> _Task to complete_:
Each line below from the line with "Деревянная настольная лампа" to the line with "Rob Harmeling: ooit" must be copied exactly, including those two, and no picture may appear in the copy.

> _Input records_:
%%
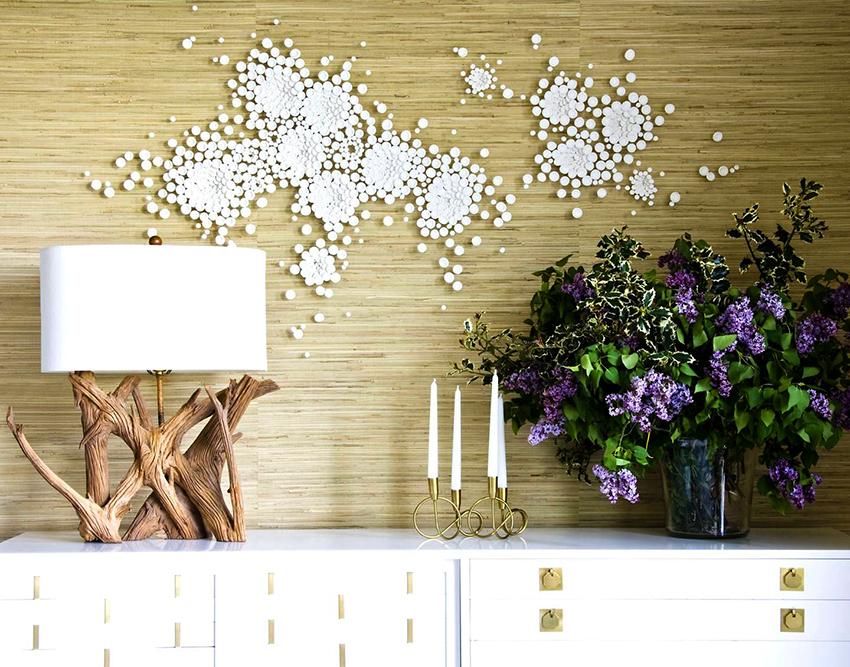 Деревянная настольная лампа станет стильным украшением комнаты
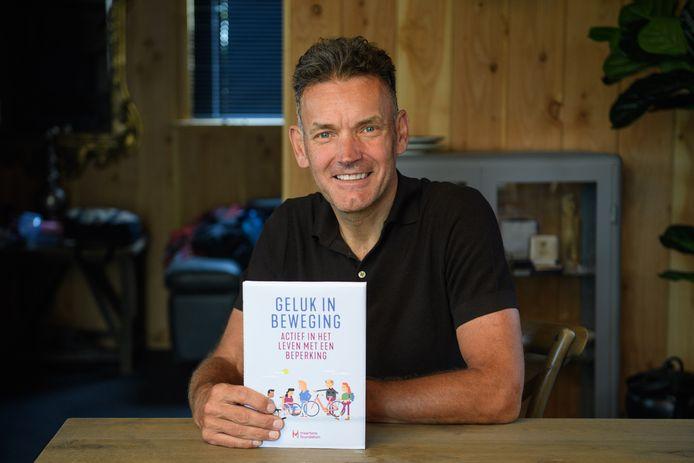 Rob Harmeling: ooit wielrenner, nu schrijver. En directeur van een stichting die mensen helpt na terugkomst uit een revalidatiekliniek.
%%
%%
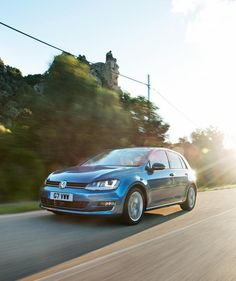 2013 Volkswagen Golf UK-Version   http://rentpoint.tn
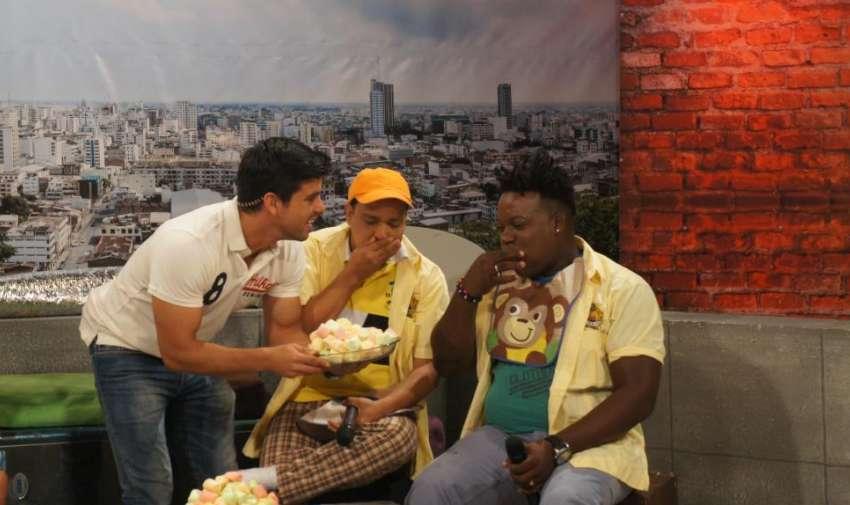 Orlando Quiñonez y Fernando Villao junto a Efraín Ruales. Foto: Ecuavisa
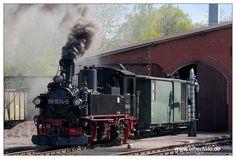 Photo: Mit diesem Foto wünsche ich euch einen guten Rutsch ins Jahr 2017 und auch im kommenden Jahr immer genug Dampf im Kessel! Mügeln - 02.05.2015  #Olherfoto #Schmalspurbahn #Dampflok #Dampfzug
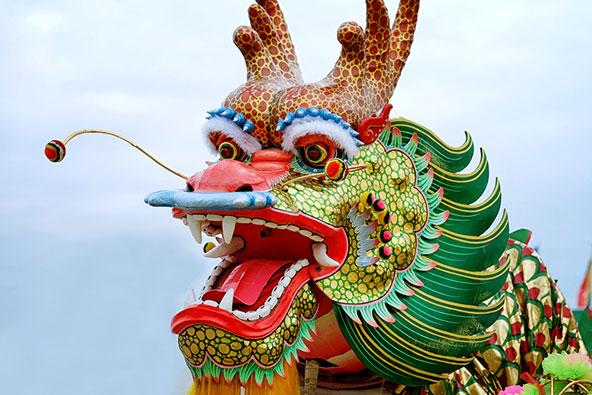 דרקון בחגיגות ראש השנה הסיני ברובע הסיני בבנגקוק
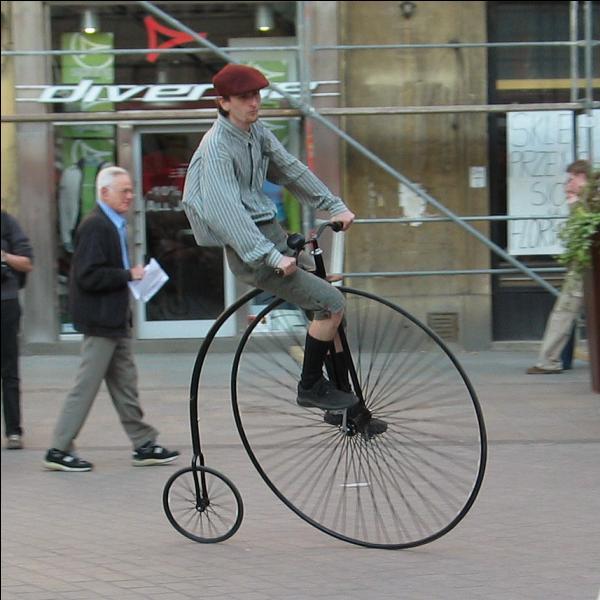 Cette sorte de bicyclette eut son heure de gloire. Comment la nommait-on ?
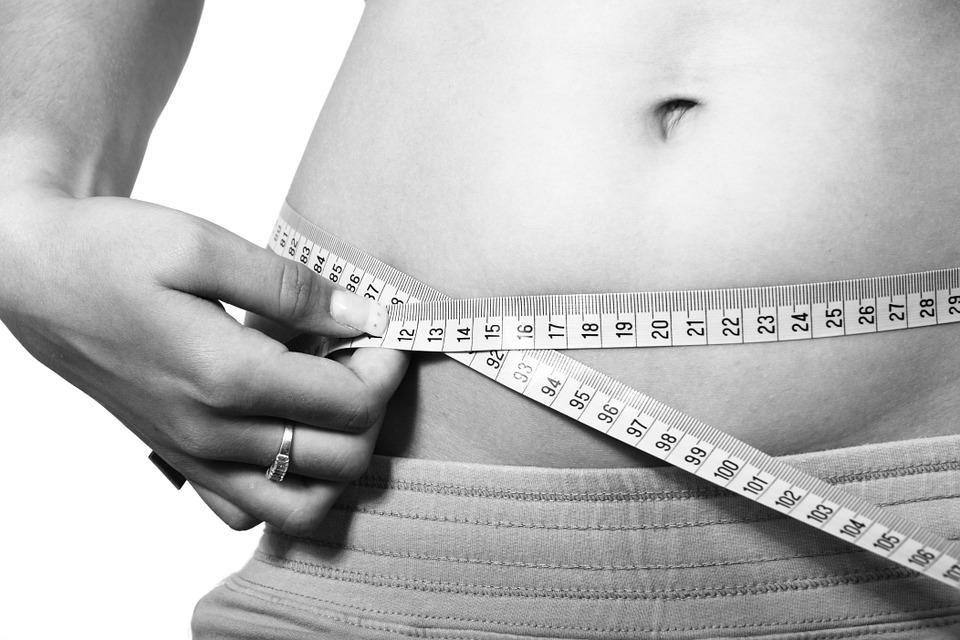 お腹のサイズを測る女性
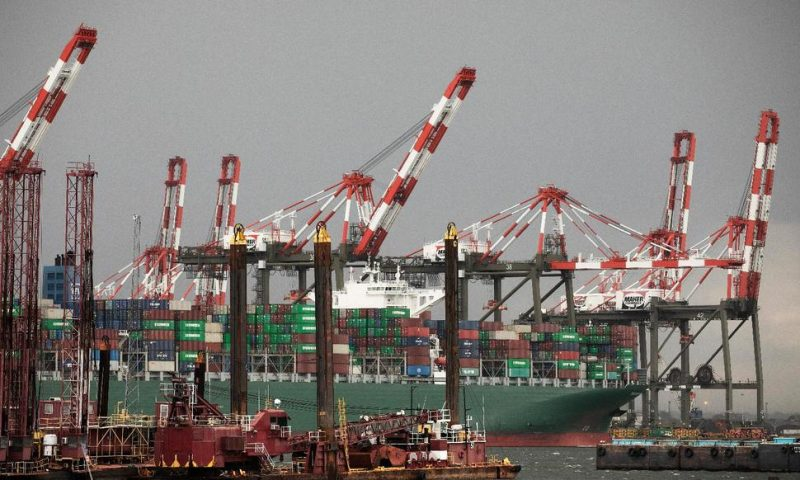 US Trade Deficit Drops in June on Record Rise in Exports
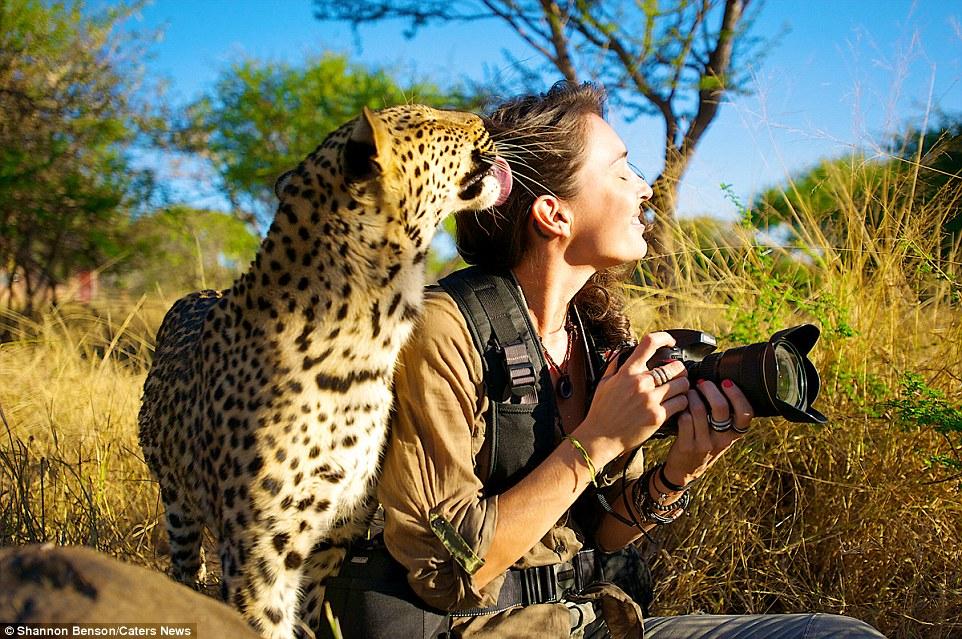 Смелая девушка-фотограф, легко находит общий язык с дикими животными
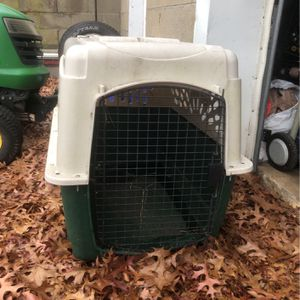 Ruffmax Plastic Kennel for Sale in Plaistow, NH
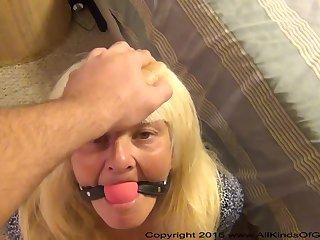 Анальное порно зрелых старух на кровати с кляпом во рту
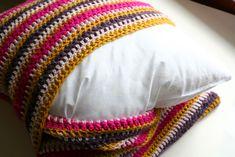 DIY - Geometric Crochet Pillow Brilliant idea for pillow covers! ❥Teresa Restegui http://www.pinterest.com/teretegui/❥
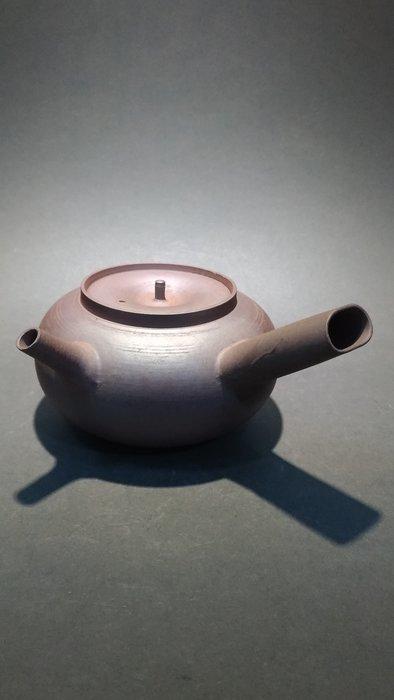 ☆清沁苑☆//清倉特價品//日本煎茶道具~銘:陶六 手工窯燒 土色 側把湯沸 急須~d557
%%
%%
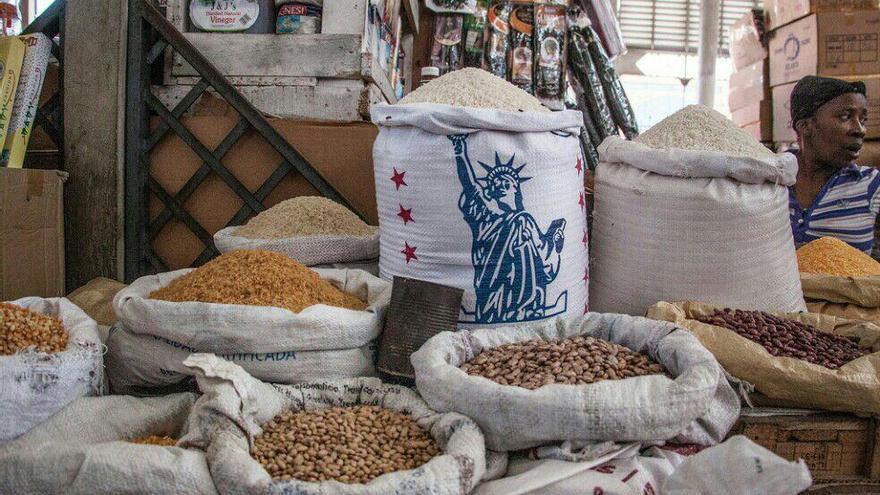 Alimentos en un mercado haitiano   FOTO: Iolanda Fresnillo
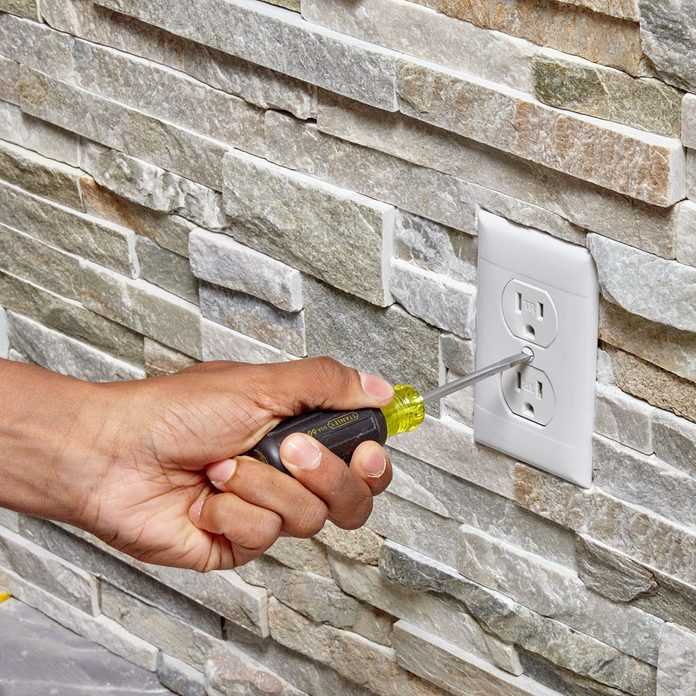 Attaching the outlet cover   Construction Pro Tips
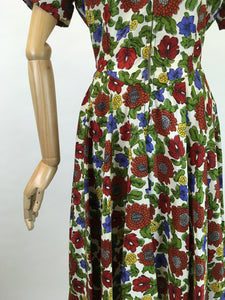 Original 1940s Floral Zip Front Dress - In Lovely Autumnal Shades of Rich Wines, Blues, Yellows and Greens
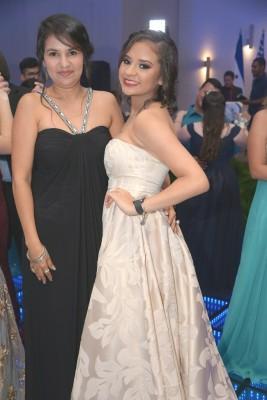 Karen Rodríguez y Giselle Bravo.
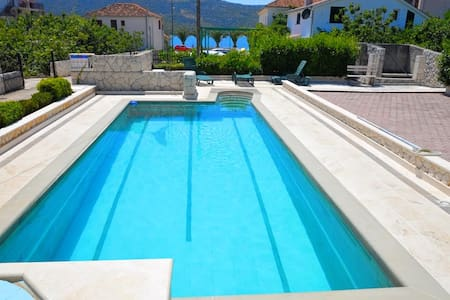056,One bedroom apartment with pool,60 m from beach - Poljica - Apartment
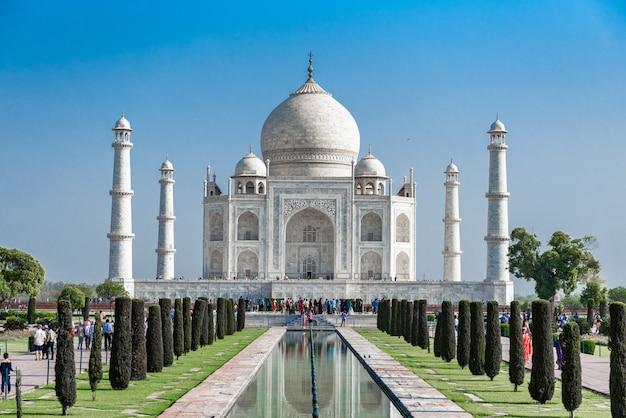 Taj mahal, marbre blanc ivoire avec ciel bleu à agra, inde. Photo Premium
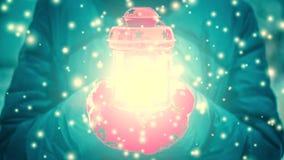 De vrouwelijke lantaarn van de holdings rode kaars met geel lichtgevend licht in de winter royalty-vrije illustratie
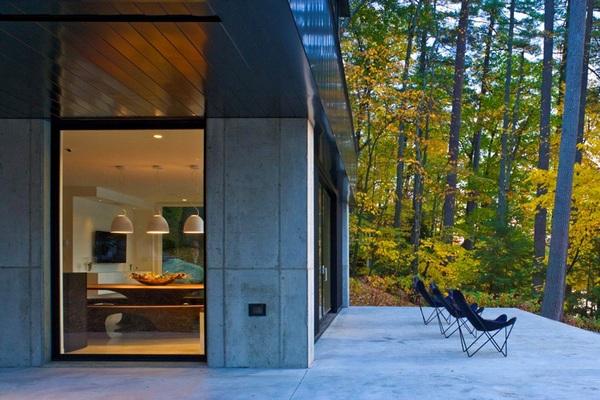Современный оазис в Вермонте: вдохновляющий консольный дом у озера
%%
> _Solution to this task_:
 Деревянная настольная лампа станет стильным украшением комнаты
 Rob Harmeling: ooit wielrenner, nu schrijver. En directeur van een stichting die mensen helpt na terugkomst uit een revalidatiekliniek.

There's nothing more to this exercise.